Nocchiere in servizio presso la Capitaneria di Porto di Palermo viene condannato alla pena di anni 2 e mesi 8 di reclusione per violenza sessuale. La Dir. Generale per il Personale Militare decretava nei suoi confronti la sanzione della perdita del grado per rimozione all'esito del procedimento disciplinare.
Cons. giust. amm. Sicilia sez. giurisd.Data: 25/07/2014 ( ud. 16/01/2014 , dep.25/07/2014 ) Numero: 446
REPUBBLICA ITALIANA
IN NOME DEL POPOLO ITALIANO
Il CONSIGLIO DI GIUSTIZIA AMMINISTRATIVA PER LA REGIONE SICILIANA
in sede giurisdizionale
ha pronunciato la presente
SENTENZA
sul ricorso numero di registro generale 525 del 2013, proposto da:
Ar. Ma., rappresentato e difeso dagli avv. Ida Giganti, Biagio
Marotta, con domicilio eletto presso Biagio R. Marotta in Palermo,
via Tintoretto N. 4;
contro
Ministero della Difesa, rappresentato e difeso per legge
dall'Avvocatura Distrettuale, domiciliata in Palermo, via De Gasperi
81; Ministero della Difesa Direzione Generale Per il Personale
Militare;
per l'annullamento
della sentenza del T.A.R. SICILIA - PALERMO: SEZIONE I n. 01100/2013,
resa tra le parti, concernente personale militare - procedimento
disciplinare - perdita del grado per rimozione, ex art. 861 c. 1
Visti il ricorso in appello e i relativi allegati;
Visto l'atto di costituzione in giudizio di Ministero della Difesa;
Viste le memorie difensive;
Visti tutti gli atti della causa;
Relatore nell'udienza pubblica del giorno 16 gennaio 2014 il Cons.

────────────────

- _COMPITI DA SVOLGERE_
A – Secondo la sentenza, a quale pena di reclusione è stato condannato il nocchiere?
B – Prosegui la sentenza a partire dall'ultima riga riportata.
Le voci non hanno alcun rapporto con la sentenza.

────────────────

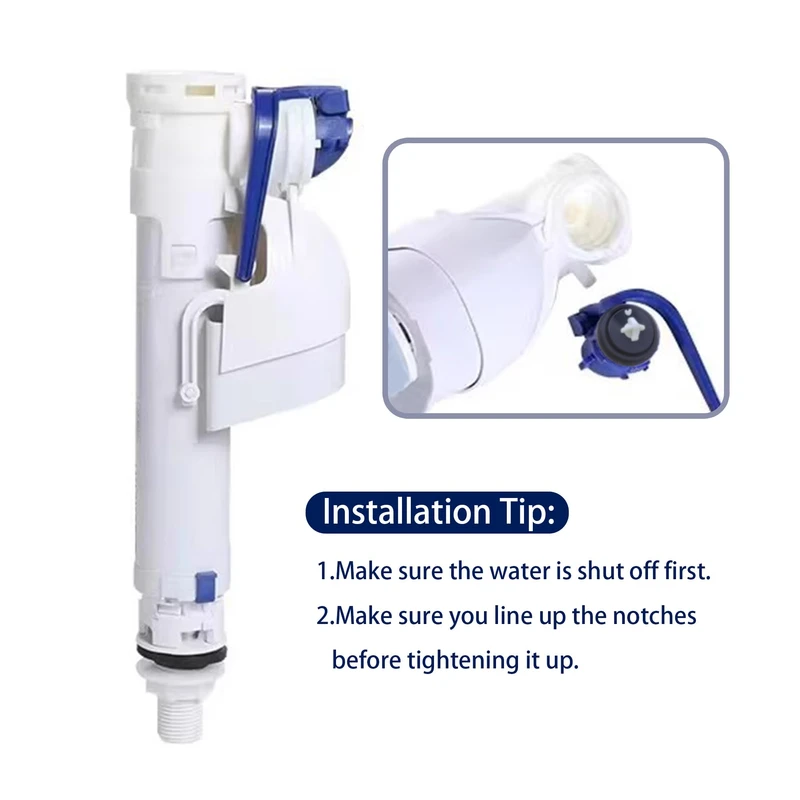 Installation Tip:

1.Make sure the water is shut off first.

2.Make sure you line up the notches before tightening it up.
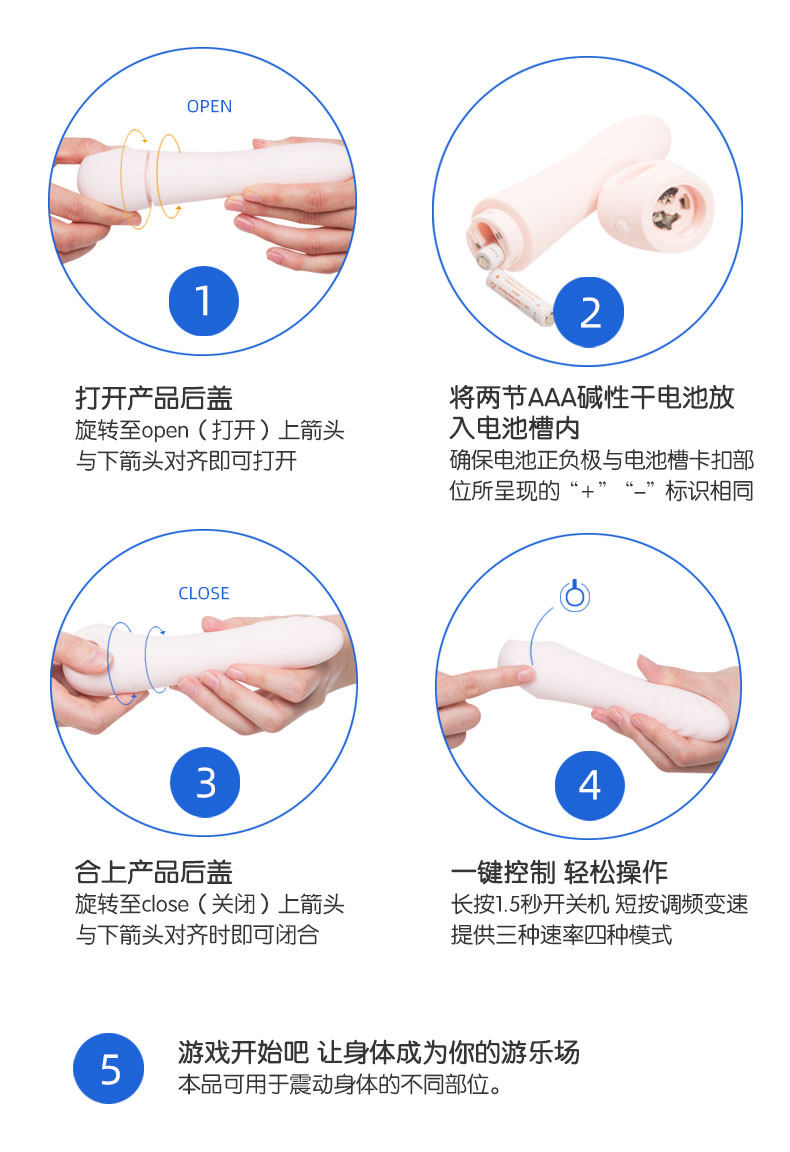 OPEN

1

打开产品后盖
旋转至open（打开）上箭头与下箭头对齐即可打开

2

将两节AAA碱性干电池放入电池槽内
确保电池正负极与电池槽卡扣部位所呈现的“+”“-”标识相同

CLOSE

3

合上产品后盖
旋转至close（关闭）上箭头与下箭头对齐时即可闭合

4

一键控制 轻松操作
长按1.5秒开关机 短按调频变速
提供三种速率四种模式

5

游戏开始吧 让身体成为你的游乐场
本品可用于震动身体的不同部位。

────────────────

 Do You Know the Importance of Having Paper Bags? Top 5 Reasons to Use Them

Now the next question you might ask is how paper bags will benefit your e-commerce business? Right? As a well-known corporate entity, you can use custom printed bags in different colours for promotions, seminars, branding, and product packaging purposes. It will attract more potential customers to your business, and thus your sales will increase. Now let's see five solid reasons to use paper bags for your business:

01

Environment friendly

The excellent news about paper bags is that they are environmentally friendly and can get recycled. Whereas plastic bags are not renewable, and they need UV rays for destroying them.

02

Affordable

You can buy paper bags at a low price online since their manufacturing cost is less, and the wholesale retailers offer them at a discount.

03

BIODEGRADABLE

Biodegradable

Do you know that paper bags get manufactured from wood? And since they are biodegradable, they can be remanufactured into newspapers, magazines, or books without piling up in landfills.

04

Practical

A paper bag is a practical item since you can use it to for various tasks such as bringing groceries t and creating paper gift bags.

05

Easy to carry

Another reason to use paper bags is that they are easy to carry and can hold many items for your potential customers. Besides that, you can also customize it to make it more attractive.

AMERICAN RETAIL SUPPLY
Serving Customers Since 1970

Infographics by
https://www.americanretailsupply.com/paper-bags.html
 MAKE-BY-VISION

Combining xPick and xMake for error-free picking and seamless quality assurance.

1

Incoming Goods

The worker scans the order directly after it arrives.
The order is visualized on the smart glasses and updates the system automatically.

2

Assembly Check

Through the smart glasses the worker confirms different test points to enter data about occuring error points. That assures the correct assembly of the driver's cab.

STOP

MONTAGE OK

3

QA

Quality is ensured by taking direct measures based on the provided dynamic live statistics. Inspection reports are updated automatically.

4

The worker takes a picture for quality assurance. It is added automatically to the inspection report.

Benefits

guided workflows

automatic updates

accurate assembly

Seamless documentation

────────────────

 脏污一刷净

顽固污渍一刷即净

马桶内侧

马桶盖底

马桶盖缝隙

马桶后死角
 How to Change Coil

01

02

────────────────

- _RISPOSTE FORNITE_
A – Il nocchiere è stato condannato a 2 anni e 8 mesi di reclusione.

B –
Pietro Ciani e uditi per le parti gli avvocati B. Marotta e avv. di
Stato Pollara;
Ritenuto e considerato in fatto e diritto quanto segue.
Fatto
Il sig. Ma. Ar., secondo capo nocchiere in servizio presso la Capitaneria di Porto di Palermo, con sentenza n. 1072/2008 emessa dal GUP presso il Tribunale di Palermo, veniva condannato alla pena di anni quattro di reclusione per il reato di violenza sessuale.
Con sentenza della Corte di appello di Palermo del 2 dicembre 2009, confermata dalla Cassazione con sentenza n. 1715 del 4 dicembre 2010, la pena veniva ridotta ad anni due e mesi otto di reclusione per effetto della concessione delle attenuanti generiche.
Il Comandante in capo del dipartimento militare marittimo dello Ionio e del canale d'Otranto, acquisita l'11 aprile 2011 la sentenza della Corte di Cassazione, disponeva in data 17 maggio 2011 l'apertura di una inchiesta formale; quindi, in data 16 settembre 2011 il sig. Ma. Ar. veniva deferito alla commissione di disciplina.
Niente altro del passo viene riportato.